Print version ISSN 1413-7852On-line version ISSN 1809-4406

Acta ortop. bras. vol.14 no.1 São Paulo  2006

http://dx.doi.org/10.1590/S1413-78522006000100008 

RELATO DE CASO

 

Artropatia ocronótica

 

 

Fernando Peres A. GonçalvesI; Fabiano Rebouças RibeiroII; Cantídio Salvador FilardiII; Rômulo Brasil FilhoIII

IMédico Residente
IIMédico Assistente do Grupo de Cirurgia do Ombro e Cotovelo
IIIChefe do Grupo de Cirurgia do Ombro e Cotovelo

Endereço para correspondência

 

 


RESUMO

Os autores apresentam o relato de caso de um paciente com artropatia ocronótica. A ocronose é uma doença rara, de herança autossômica recessiva, manifestação clínica da alcaptonúria. O paciente apresenta clinicamente dor crônica lombar, fraqueza e limitação funcional dos ombros e joelhos, associada a urina de cor escura. O objetivo do tratamento ortopédico é o controle da dor e melhora das funções das articulações acometidas, realizando artroplastias quando necessário.

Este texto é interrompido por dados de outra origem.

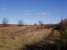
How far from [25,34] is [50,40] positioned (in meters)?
0.69

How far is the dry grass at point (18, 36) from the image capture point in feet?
21.4

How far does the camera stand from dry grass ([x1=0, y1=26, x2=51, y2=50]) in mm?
6531

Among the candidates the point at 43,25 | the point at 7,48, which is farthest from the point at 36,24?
the point at 7,48

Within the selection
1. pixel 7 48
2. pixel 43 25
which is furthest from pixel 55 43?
pixel 7 48

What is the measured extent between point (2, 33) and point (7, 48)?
1.44 feet

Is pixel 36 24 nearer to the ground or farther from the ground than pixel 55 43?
farther from the ground

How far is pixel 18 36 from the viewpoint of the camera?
657 centimetres

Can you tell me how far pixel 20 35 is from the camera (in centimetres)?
657

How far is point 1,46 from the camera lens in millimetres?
6656

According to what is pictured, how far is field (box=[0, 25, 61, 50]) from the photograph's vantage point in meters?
6.53

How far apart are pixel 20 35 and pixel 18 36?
6 cm

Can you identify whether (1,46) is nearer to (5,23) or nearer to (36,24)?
(5,23)

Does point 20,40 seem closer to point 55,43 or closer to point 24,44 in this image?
point 24,44

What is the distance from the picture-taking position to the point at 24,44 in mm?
6547
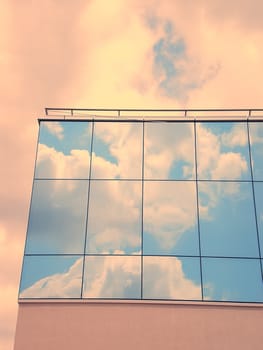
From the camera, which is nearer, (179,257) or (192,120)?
(179,257)

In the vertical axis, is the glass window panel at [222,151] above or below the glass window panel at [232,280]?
above

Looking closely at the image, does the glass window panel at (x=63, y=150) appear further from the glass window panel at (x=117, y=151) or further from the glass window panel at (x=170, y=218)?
the glass window panel at (x=170, y=218)

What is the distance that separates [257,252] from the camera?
72.8 feet

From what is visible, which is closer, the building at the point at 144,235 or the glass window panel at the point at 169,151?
the building at the point at 144,235

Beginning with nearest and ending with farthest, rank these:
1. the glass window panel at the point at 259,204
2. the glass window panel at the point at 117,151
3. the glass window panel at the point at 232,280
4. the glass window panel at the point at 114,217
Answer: the glass window panel at the point at 232,280, the glass window panel at the point at 114,217, the glass window panel at the point at 259,204, the glass window panel at the point at 117,151

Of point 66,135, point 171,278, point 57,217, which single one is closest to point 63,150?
point 66,135

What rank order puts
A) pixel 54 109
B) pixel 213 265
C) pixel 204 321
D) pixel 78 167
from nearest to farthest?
pixel 204 321
pixel 213 265
pixel 78 167
pixel 54 109

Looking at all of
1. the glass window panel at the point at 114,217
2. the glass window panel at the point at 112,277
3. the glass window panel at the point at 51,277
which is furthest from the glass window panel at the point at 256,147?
the glass window panel at the point at 51,277

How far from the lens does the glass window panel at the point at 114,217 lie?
2242 cm

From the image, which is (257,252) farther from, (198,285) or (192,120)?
(192,120)

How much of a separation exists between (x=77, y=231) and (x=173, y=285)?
540cm

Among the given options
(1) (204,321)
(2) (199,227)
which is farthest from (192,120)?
(1) (204,321)

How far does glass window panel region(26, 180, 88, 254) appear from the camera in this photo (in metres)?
22.5

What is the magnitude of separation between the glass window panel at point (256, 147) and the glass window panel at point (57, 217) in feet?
29.6
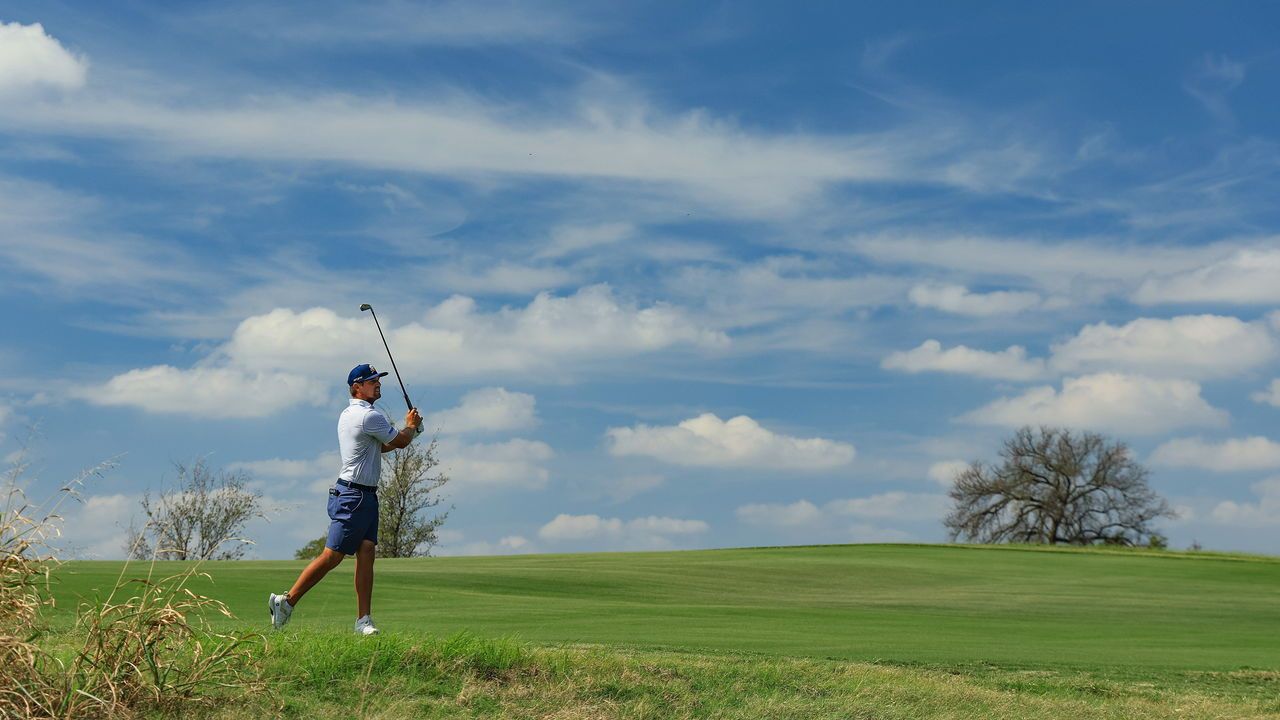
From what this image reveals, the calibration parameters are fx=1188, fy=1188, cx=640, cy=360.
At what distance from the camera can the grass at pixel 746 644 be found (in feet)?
30.2

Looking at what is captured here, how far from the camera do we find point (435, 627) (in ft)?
52.5

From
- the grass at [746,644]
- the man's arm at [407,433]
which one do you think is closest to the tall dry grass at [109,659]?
the grass at [746,644]

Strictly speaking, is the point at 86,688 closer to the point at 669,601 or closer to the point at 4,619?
the point at 4,619

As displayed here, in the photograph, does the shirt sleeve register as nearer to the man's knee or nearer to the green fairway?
the man's knee

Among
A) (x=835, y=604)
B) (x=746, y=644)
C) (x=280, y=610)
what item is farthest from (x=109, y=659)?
(x=835, y=604)

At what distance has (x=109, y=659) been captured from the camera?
27.0ft

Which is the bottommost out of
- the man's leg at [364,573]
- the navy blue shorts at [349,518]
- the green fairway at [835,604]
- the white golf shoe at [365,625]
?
Result: the green fairway at [835,604]

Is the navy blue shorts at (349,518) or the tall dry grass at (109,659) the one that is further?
the navy blue shorts at (349,518)

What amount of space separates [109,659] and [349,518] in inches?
122

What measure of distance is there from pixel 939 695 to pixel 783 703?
2291 mm

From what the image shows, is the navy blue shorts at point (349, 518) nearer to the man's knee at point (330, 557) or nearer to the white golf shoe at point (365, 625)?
the man's knee at point (330, 557)

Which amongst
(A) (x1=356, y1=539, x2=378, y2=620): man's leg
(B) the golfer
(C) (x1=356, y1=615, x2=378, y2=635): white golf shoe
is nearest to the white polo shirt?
(B) the golfer

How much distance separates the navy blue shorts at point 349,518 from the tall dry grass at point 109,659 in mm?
2090

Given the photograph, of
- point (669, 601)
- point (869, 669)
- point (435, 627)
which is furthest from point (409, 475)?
point (869, 669)
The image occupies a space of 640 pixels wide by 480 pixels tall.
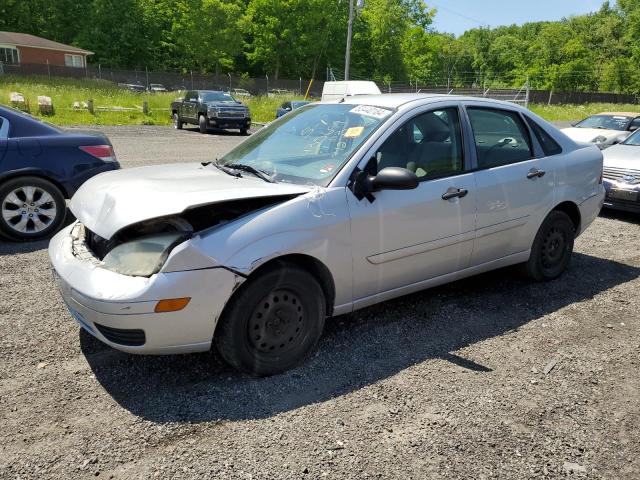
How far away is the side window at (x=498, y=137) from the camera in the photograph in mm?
4277

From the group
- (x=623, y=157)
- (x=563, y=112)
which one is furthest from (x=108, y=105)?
(x=563, y=112)

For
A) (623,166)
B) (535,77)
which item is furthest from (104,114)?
(535,77)

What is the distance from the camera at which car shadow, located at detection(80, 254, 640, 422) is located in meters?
3.02

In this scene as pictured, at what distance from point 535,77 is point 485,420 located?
90.1m

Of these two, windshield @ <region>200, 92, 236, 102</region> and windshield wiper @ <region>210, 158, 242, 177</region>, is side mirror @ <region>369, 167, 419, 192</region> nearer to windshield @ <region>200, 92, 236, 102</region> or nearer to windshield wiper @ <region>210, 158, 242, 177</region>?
windshield wiper @ <region>210, 158, 242, 177</region>

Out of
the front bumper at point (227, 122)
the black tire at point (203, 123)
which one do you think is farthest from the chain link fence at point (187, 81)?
the front bumper at point (227, 122)

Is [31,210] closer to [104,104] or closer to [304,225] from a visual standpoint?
[304,225]

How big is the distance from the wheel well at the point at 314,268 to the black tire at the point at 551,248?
2.24m

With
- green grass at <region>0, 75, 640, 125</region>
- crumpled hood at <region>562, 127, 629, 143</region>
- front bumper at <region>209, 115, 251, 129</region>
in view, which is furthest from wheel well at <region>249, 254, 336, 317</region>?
green grass at <region>0, 75, 640, 125</region>

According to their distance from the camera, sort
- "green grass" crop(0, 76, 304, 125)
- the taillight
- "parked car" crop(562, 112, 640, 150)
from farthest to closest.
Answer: "green grass" crop(0, 76, 304, 125)
"parked car" crop(562, 112, 640, 150)
the taillight

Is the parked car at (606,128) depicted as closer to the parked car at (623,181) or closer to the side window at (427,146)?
the parked car at (623,181)

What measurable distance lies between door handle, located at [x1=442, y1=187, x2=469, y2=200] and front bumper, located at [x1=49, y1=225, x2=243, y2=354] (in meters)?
1.71

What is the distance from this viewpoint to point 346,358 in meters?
3.55

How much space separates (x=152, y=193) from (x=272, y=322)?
1049 mm
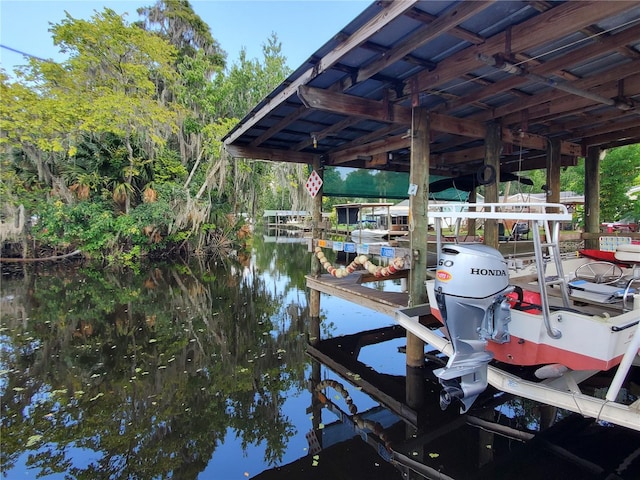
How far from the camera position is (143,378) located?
4270mm

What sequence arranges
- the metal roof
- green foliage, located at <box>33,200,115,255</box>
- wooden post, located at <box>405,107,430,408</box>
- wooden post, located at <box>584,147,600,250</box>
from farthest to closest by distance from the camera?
green foliage, located at <box>33,200,115,255</box> → wooden post, located at <box>584,147,600,250</box> → wooden post, located at <box>405,107,430,408</box> → the metal roof

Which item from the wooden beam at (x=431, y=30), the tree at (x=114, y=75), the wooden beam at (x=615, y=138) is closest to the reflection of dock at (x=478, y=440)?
the wooden beam at (x=431, y=30)

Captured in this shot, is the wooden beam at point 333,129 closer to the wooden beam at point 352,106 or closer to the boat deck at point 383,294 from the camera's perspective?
the wooden beam at point 352,106

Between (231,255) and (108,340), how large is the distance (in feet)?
35.2

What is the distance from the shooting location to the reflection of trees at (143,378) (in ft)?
10.00

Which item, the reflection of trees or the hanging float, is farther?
the hanging float

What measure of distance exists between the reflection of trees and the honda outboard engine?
171 centimetres

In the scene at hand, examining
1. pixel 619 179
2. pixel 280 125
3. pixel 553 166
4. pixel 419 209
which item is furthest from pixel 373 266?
pixel 619 179

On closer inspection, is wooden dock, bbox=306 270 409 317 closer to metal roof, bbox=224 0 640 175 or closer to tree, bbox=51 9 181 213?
metal roof, bbox=224 0 640 175

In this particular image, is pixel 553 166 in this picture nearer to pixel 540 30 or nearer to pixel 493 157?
pixel 493 157

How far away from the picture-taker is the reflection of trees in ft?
10.00

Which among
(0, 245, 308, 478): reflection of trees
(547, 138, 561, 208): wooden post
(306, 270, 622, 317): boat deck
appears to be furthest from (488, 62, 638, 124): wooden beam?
(0, 245, 308, 478): reflection of trees

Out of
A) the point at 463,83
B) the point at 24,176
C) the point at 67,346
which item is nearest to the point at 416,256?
the point at 463,83

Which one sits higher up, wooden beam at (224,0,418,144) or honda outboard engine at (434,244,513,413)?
wooden beam at (224,0,418,144)
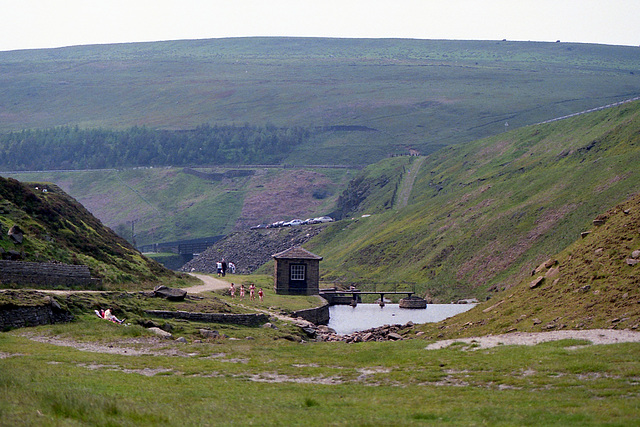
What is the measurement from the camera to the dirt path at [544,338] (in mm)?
22828

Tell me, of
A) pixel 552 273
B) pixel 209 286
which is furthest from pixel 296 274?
pixel 552 273

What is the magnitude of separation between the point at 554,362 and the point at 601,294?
622 cm

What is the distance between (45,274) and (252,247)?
111362 millimetres

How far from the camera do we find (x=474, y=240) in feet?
295

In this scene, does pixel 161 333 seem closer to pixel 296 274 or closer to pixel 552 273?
pixel 552 273

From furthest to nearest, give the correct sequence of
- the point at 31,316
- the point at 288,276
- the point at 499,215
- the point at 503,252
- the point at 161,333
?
the point at 499,215, the point at 503,252, the point at 288,276, the point at 161,333, the point at 31,316

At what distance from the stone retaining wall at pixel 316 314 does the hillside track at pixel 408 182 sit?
83.8 meters

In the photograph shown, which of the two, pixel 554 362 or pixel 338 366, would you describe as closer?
pixel 554 362

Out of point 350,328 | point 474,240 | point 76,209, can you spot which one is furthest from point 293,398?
point 474,240

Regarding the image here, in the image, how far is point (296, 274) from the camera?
235 feet

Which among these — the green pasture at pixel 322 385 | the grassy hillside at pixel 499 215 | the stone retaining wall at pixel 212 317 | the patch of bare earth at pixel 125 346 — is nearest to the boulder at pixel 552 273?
the green pasture at pixel 322 385

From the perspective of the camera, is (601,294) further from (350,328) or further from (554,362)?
(350,328)

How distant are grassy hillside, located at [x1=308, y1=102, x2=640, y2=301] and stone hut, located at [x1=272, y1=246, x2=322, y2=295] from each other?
13.5 meters

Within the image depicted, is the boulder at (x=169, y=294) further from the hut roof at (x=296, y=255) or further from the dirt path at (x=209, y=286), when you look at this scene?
the hut roof at (x=296, y=255)
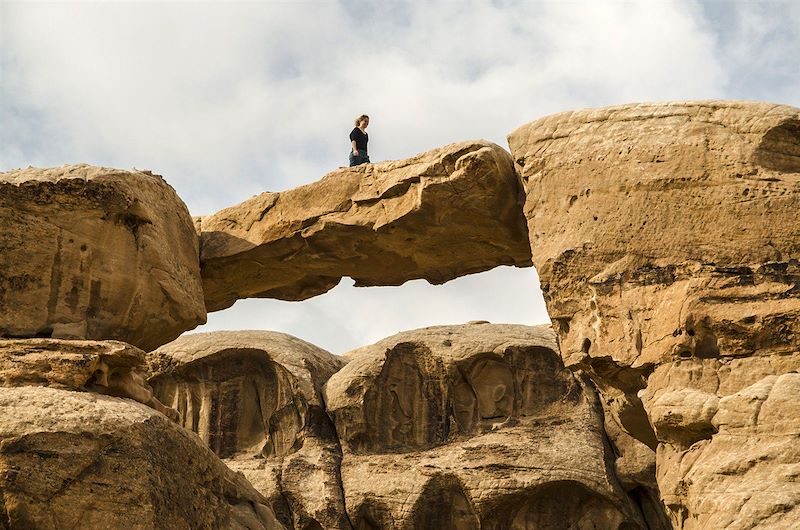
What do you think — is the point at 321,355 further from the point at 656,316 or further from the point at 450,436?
the point at 656,316

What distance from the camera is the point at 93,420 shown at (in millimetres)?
10797

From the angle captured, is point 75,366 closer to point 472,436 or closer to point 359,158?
point 359,158

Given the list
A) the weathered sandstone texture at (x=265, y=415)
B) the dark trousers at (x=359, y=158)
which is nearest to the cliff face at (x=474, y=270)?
the dark trousers at (x=359, y=158)

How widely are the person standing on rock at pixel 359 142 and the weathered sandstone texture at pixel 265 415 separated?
4.85 meters

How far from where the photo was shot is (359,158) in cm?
1498

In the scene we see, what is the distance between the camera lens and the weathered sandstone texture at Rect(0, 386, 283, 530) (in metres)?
10.4

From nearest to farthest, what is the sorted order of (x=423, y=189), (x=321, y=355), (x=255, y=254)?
(x=423, y=189) < (x=255, y=254) < (x=321, y=355)

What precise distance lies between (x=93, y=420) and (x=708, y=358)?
4650 mm

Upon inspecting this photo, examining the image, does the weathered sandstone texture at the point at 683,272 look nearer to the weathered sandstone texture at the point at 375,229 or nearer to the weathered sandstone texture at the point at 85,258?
the weathered sandstone texture at the point at 375,229

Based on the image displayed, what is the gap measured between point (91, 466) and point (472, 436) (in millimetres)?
8731

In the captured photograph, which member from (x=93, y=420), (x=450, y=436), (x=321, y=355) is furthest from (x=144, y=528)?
(x=321, y=355)

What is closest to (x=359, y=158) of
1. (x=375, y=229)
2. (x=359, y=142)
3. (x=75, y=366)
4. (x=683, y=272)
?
(x=359, y=142)

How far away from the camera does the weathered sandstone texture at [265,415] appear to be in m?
18.7

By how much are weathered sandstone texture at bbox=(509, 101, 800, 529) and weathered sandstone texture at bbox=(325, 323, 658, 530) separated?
544 centimetres
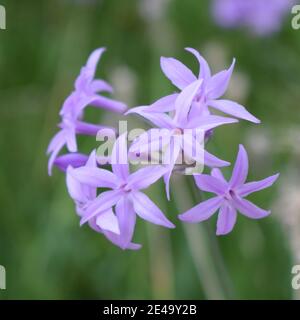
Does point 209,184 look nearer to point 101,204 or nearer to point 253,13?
point 101,204

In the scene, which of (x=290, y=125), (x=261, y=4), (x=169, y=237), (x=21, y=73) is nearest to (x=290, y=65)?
(x=290, y=125)

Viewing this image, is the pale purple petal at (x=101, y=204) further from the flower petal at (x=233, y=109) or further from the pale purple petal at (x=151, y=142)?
the flower petal at (x=233, y=109)

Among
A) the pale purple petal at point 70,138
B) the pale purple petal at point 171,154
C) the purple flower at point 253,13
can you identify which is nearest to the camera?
the pale purple petal at point 171,154

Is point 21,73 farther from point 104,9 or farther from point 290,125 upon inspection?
point 290,125

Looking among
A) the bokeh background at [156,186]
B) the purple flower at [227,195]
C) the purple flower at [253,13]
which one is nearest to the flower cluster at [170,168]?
the purple flower at [227,195]

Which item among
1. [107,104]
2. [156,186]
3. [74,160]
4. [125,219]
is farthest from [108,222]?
[156,186]

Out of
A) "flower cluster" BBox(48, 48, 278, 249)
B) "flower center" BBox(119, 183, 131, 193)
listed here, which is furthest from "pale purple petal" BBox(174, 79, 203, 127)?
"flower center" BBox(119, 183, 131, 193)
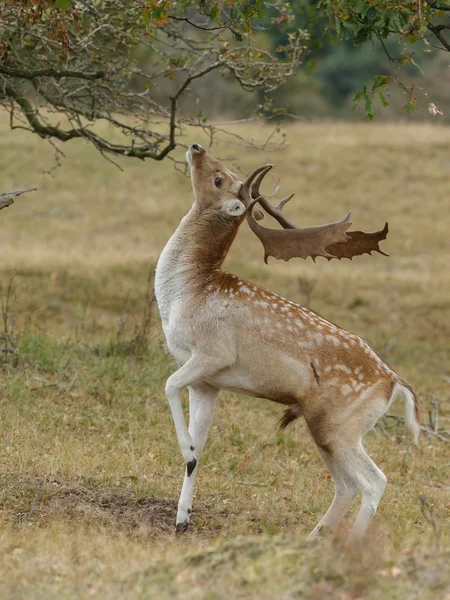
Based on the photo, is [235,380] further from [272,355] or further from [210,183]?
[210,183]

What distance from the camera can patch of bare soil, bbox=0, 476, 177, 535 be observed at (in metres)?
6.40

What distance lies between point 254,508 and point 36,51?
476cm

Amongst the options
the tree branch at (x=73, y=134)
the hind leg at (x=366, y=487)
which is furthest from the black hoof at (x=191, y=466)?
the tree branch at (x=73, y=134)

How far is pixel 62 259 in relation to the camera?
53.8ft

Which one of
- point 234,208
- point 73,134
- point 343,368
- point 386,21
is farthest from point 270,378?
point 73,134

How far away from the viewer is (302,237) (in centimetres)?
674

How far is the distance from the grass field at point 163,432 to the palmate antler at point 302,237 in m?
1.87

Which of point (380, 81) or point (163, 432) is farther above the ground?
point (380, 81)

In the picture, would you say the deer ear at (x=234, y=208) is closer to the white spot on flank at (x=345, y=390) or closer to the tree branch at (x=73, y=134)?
the white spot on flank at (x=345, y=390)

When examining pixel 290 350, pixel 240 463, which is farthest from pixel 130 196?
pixel 290 350

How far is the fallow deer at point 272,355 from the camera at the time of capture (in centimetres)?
641

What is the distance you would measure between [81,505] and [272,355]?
1678 millimetres

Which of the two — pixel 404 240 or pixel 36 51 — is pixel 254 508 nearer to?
pixel 36 51

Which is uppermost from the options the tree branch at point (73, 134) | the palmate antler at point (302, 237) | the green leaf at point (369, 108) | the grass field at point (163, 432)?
the green leaf at point (369, 108)
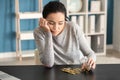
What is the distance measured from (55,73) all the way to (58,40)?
49 centimetres

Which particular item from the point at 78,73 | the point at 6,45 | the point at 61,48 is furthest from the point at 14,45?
the point at 78,73

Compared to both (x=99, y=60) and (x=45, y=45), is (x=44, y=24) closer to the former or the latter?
(x=45, y=45)

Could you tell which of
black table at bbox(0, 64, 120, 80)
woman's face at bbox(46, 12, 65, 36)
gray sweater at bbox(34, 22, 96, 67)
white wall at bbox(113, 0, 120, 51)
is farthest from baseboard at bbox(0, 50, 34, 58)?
black table at bbox(0, 64, 120, 80)

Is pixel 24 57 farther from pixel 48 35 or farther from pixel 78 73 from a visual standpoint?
pixel 78 73

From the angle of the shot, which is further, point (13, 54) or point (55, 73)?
point (13, 54)

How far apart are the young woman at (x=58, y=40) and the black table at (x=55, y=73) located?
0.15 m

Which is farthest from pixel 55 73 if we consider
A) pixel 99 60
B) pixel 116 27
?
pixel 116 27

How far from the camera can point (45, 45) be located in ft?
6.33

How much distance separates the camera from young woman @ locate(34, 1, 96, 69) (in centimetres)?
190

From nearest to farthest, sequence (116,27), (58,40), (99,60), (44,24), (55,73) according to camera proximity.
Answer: (55,73)
(44,24)
(58,40)
(99,60)
(116,27)

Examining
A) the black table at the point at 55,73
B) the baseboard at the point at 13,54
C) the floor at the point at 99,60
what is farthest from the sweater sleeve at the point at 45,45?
the baseboard at the point at 13,54

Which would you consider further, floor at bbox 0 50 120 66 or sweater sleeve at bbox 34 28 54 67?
floor at bbox 0 50 120 66

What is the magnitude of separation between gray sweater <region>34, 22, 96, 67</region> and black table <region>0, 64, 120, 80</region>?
0.23 m

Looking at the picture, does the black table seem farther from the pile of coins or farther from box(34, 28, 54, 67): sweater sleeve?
box(34, 28, 54, 67): sweater sleeve
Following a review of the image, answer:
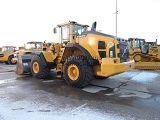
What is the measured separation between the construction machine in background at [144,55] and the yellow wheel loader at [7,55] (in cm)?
1138

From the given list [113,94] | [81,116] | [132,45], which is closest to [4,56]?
[132,45]

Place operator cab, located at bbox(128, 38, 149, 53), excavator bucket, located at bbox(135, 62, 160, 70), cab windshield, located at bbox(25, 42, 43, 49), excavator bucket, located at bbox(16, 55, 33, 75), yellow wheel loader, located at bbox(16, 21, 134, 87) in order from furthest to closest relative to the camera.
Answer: cab windshield, located at bbox(25, 42, 43, 49)
operator cab, located at bbox(128, 38, 149, 53)
excavator bucket, located at bbox(135, 62, 160, 70)
excavator bucket, located at bbox(16, 55, 33, 75)
yellow wheel loader, located at bbox(16, 21, 134, 87)

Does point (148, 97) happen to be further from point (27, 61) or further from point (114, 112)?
point (27, 61)

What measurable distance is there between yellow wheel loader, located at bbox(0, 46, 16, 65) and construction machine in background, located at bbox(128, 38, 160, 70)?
1138 centimetres

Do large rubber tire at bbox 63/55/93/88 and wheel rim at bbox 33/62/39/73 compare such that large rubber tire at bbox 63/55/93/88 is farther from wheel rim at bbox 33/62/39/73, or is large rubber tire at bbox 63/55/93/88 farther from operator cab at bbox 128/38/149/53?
operator cab at bbox 128/38/149/53


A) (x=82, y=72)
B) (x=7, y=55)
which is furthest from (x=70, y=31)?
(x=7, y=55)

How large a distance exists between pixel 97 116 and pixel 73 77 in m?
3.45

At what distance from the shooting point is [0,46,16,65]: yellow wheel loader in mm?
20922

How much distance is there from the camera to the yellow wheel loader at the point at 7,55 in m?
20.9

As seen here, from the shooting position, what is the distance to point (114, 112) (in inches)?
207

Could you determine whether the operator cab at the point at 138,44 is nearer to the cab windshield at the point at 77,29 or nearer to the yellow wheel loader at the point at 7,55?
the cab windshield at the point at 77,29

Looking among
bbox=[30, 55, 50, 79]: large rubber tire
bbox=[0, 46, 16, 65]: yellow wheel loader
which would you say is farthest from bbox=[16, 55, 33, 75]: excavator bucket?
bbox=[0, 46, 16, 65]: yellow wheel loader

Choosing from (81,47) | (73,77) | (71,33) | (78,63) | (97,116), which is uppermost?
(71,33)

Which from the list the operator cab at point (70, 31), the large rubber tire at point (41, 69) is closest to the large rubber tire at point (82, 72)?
the operator cab at point (70, 31)
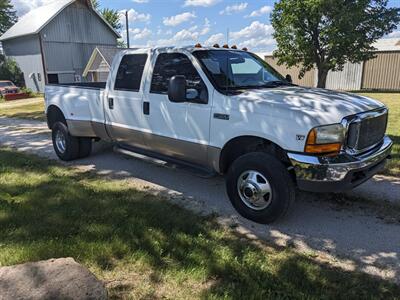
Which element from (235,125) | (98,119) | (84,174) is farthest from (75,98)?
(235,125)

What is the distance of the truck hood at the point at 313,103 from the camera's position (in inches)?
150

Descritores: Ocronose; Alcaptonúria.


 

 

INTRODUÇÃO

A alcaptonúria é uma doença autossômica recessiva rara, decorrente da deficiência da enzima ácido homogentísico-oxidase, produzida pelo fígado e rins, que está envolvida no metabolismo de dois aminoácidos: fenilalanina e tirosina(1). Na ausência desta enzima ocorre o acúmulo de pigmento ocronótico (Algorítimo 1).

 

 

A alcaptonúria pode ser assintomática ou dar origem à ocronose, que é caracterizada pelo acúmulo de um polímero do ácido homogentísico sob a forma de um pigmento, a alcaptona, nos tecidos orgânicos(2). Aproximadamente metade dos pacientes com alcaptonúria desenvolvem a ocronose, com predominância no sexo masculino na proporção de 2:1, geralmente após a quarta década de vida(3).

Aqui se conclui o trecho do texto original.